USD/CHF Technical Analysis

The US Dollar looks set to appreciate further against the Swiss Franc following the release of the FOMC meeting minutes on Wednesday. Should bulls remain in control of USD/CHF, a retest of a long-term descending trendline may be on the cards near 0.9320. Wednesday’s trade also saw the pair cross back above the 50-day moving average (MA), indicating the possibility that the upside may continue.
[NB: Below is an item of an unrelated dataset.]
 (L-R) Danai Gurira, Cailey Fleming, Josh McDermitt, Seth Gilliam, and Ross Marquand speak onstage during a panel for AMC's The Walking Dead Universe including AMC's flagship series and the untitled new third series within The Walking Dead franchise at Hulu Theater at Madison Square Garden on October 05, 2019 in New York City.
Should US Treasury yields back-off in the face of additional weak data, support may be found at the 50-day MA, or the 0.236 Fibonacci retracement level at 0.9129.

USD/CHF Daily Chart


Chart created with TradingView

EUR/CHF Technical Analysis

Bears remain firmly in control of EUR/CHF, as the pair fell to a fresh new yearly low at 1.0701. The pair closed Tuesday’s trade at the bottom end of a descending regression channel dating back to the March high, before bouncing on Wednesday to the previous yearly low from January. The move lower to a fresh yearly trough is significant, as the pair broke below the support zone near 1.0750, a level that had held for 2021 up until August.

Further confirmation of the downtrend comes in the formation of a “death cross,” which is when a short-term moving average falls below a longer-term moving average. The 50-day MA fell below the 200-day MA on August 2. A divergence in policy between the Fed and European Central Bank may bring continued Euro weakness, which may trickle into Euro crosses outside of EUR/USD.

EUR/CHF Daily Chart


Chart created with TradingView

CHF/JPY Technical Analysis

CHF/JPY finds itself constrained by a former resistance level at 119.806, which dates back to late April. During the massive runup in the pair through the first half of 2021, multiple bull flags formed during the breakout. The most recent of which occurred at the aforementioned 119.806 level. The breakout from that last flag saw the pair trade up to 122.771, a level from which it has since retreated. A bounce in safe-haven assets surrounding the Fed’s June “hawkish surprise” initiated the pair’s move lower, from which it has not yet recovered.

The pair has gyrated for much of the last few months, with the occasional breakout retracing to an ascending trendline dating back to the August 2020 swing high. Upside momentum has stalled at a falling trendline from the yearly high, with two separate tests recently being rejected. With the pair struggling to retake resistance at 119.806, a test of the trendline below may be on the cards. A break of that trendline, which has not yet materialized over the course of this move lower, may bring the 200-day MA into play at 188.395.

CHF/JPY Daily Chart


Chart created with TradingView

NZD/CHF Technical Analysis

The New Zealand Dollar continues to get slammed following the announcement that the entire country was entering “level 4” lockdown following the resurgence of Covid. No stranger to the party is the Swiss Franc, which has appreciated against the Kiwi for the last 5 sessions. Swiss Franc strength against the Kiwi has been present since March, with the pair trading within a descending channel since a fresh yearly high of 0.67669 was made on February 25. Since then, the Franc has been gaining steadily on its counterpart, chopping between the upper and lower bounds of the descending channel.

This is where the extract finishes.